Peter studied the knife, turning it over. At first it had seemed military, but now he realized that it was different, possibly custom-made. There were no manufacturer's markings on it; the handle was very slightly curved so it fit easily in the hand to accommodate a slashing motion. It was at least eight centimeters wide at the shaft, the blue-tinted blade about twenty-five centimeters long. “I don't think I want to know.” He looked back toward the forest. “One of them said what he was chasing was ‘nothing human.'”

“Oh, that sounds delightfully misogynistic. So, what? You saved her from assault and she followed you home? And you have no idea who she is?”

“That pretty much sums it up.”

“And I thought your life would be dull without me. What are you going to do with that?”

He hefted the knife. “I thought I'd take it to the sheriff. Want to come?”

Elyssa looked surprised. “Sure.”

“I'll wash up and drive us into town. Buy you lunch?”

“I have to admit,” Elyssa said as they rolled down the county blacktop, “your work has gotten even better since you moved down here. But moving down here permanently? Pete, please. I'm a city girl.” She laughed, but Peter heard a desperate edge to it. “This place is barely on the map.”

“It's quiet.”

“Sure, until some of the local Neanderthals decide to chase a naked girl through our property.”

“Same thing could happen in Chicago.”

“Mmm.”

She had a good point, though it did nothing to cause him to reconsider. That they were both right on their own way was both annoying and frustrating.

“Most of the time here, though—”

She waited, watching him. Finally she sighed in exasperation. “I understand.”

Meaning, he knew, she understood that he could not explain it.

“Why you had to go and buy the place,” she said. “It's not like the owner—Higgins?—was pressuring you to do that. He seemed content with the lease arrangement.”

“We talked about that. He's getting old, wanted to make sure the property passed to someone who'd care for it.”

“He doesn't have any family?”

Peter's grip on the steering wheel tightened. This was old ground, already crossed too many times.

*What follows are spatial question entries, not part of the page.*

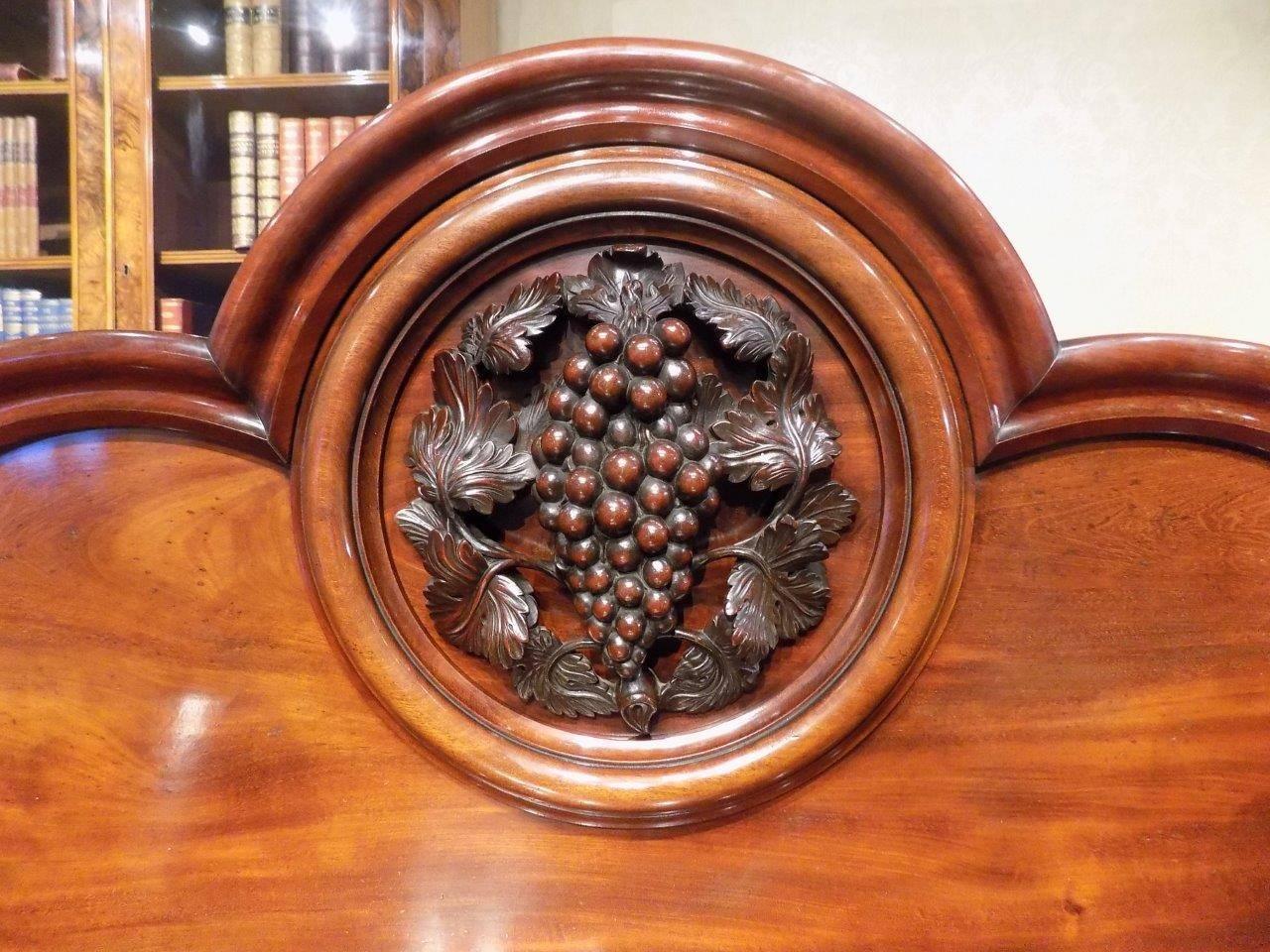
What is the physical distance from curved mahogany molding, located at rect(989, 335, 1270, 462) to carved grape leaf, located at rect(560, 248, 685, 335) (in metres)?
0.25

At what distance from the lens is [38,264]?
139 cm

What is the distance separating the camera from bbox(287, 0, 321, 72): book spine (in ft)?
4.44

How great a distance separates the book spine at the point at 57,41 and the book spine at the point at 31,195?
95mm

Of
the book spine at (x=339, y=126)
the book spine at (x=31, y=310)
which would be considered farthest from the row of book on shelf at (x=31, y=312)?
the book spine at (x=339, y=126)

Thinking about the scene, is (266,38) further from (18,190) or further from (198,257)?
(18,190)

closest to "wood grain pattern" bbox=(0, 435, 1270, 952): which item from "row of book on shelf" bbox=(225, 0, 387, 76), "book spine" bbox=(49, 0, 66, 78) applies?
"row of book on shelf" bbox=(225, 0, 387, 76)

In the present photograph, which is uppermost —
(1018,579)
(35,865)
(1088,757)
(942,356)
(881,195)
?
(881,195)

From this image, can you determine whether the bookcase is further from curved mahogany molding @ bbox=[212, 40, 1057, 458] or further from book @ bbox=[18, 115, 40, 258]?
curved mahogany molding @ bbox=[212, 40, 1057, 458]

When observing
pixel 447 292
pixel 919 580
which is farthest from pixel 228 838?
pixel 919 580

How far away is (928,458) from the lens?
1.95ft

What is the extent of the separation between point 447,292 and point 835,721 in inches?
16.1

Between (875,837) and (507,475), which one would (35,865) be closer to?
(507,475)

He hated
fighting with Elyssa, but she did this when discouraged, retracing steps to see if there was a fork in the path she had overlooked. She wanted him back with her in Chicago, where she seemed to thrive. For him, it was suffocating, especially after his return from Iraq. She kept hoping whatever impulse had driven him out of Chicago, “to the back of beyond” as she called it, would fade and he would come home with her, back to the life they had before.

“I'm worried about the cost, Pete,” she said finally. That surprised him. She rarely ever spoke of money. “This isn't a cheap move.”

“But you like my new work.”

“Oh, yes! It's never been better, especially your abstracts. But we're going to have to sell a lot of them to make this pay off, and that's hard to do when the artist isn't around to talk to the buyers. That's one reason I came down, to talk to you about the new exhibit.”